**What the task requires**
Before the rows, write out the part of the text about Marc Okrand's talk on Klingon that opens with the words containing "But back to" and closes with "planet (aka Earth).".

**Text under study**
===

About two weeks ago, Tina told me that Sabine Fiedler – an Anglistics professor who is also well-known for her work on Esperanto and in Interlinguistics in general – invited Marc Okrand to Leipzig. Marc Okrand is the inventor of the Klingon language and himself a linguist. So on Tuesday last week he came to Leipzig to have a little talk titled "Linguistics and Science Fiction: An Introduction to Klingon" at the Dresdner Bank.
Of course I was there, and so were Tina, Helen, Mrs. Fiedler, Sven S., Conny, Raik,
Jan W., Thogo and many more people. The room was full, so I guess we must've been about 50 to 60 people, one was dressed up in a Starfleet uniform (ST8 style).
And there he came! He was introduced by Mrs. Fiedler and looks very nervous at first, having shaky hands. His talk was great, very informative and really funny. He didn't talk about the language itself that much, but instead explained how he was called up by Paramount Pictures one day and how he subsequently created the Klingon language and how it changed over time and all the hardships he had to go through in the process of devising phonology, grammar and vocabulary for this language who had to sound alien and guttural. Before his career with constructed languages (he also created dialogs for the Vulcan in ST3 and also invented the Atlantean language for that Disney movie), he worked on Amerindian languages of California, specifically on Mutsun, an extinct dialect of Southern Ohlone (Penutian language family). Nowadays, he works for a closed captioning company, mainly on subtitles for the hearing impaired.
But back to Klingon. I took notes of the most interesting and surprising facts he talked about:
- He intented to make the language alien and strange, so he intentionally violated some language universals and made the language appear quite untypical for this very planet (aka Earth).

===

Stored data entries
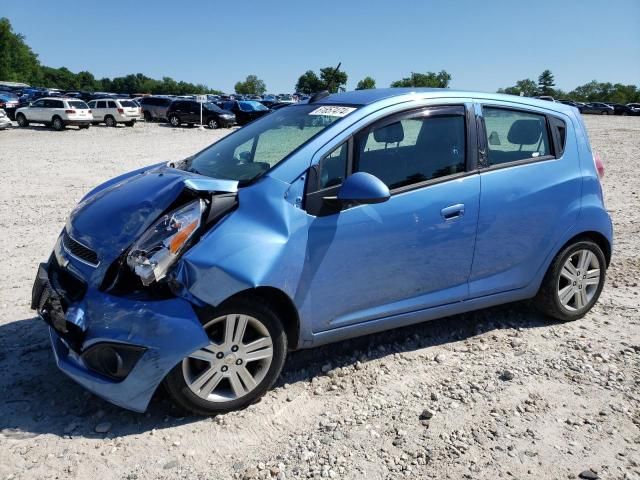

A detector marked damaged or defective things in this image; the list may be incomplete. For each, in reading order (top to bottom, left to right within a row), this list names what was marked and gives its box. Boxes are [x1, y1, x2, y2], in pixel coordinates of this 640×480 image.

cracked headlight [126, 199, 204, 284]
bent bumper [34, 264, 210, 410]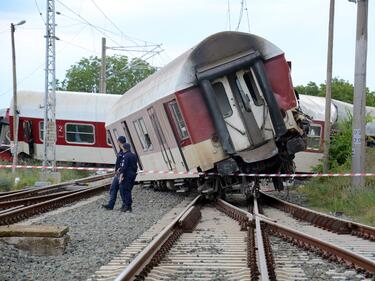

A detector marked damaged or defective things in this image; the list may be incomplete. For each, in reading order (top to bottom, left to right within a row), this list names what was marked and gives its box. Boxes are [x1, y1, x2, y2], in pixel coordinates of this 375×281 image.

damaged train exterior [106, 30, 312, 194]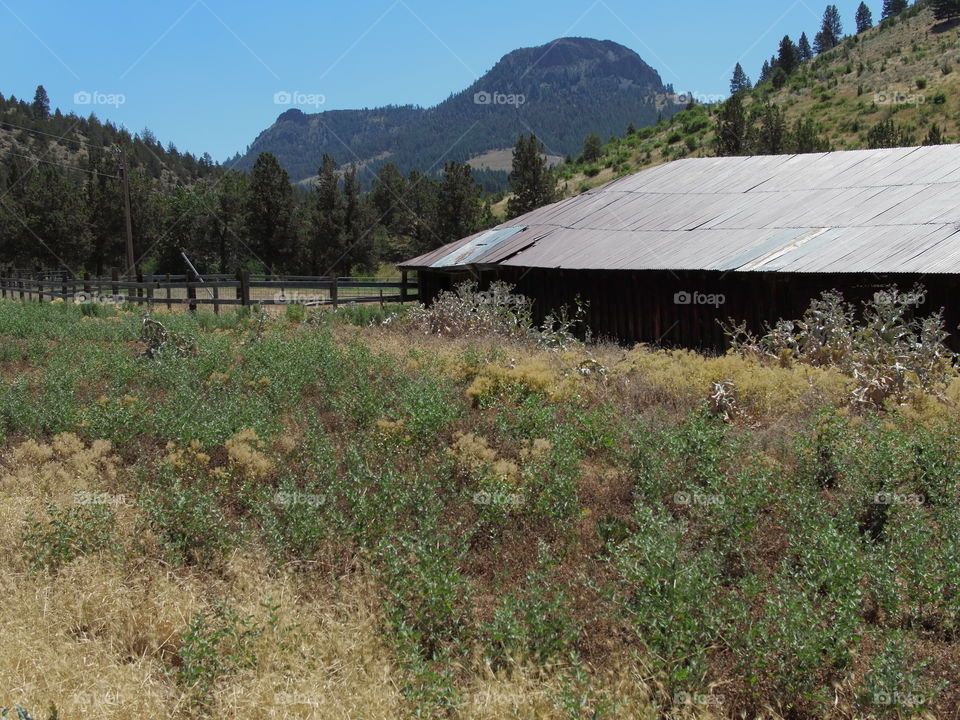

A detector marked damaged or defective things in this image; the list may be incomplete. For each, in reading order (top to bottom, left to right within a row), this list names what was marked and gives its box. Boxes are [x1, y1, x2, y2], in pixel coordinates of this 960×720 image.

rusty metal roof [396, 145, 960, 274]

===

**Your response**
But back to Klingon. I took notes of the most interesting and surprising facts he talked about:
- He intented to make the language alien and strange, so he intentionally violated some language universals and made the language appear quite untypical for this very planet (aka Earth).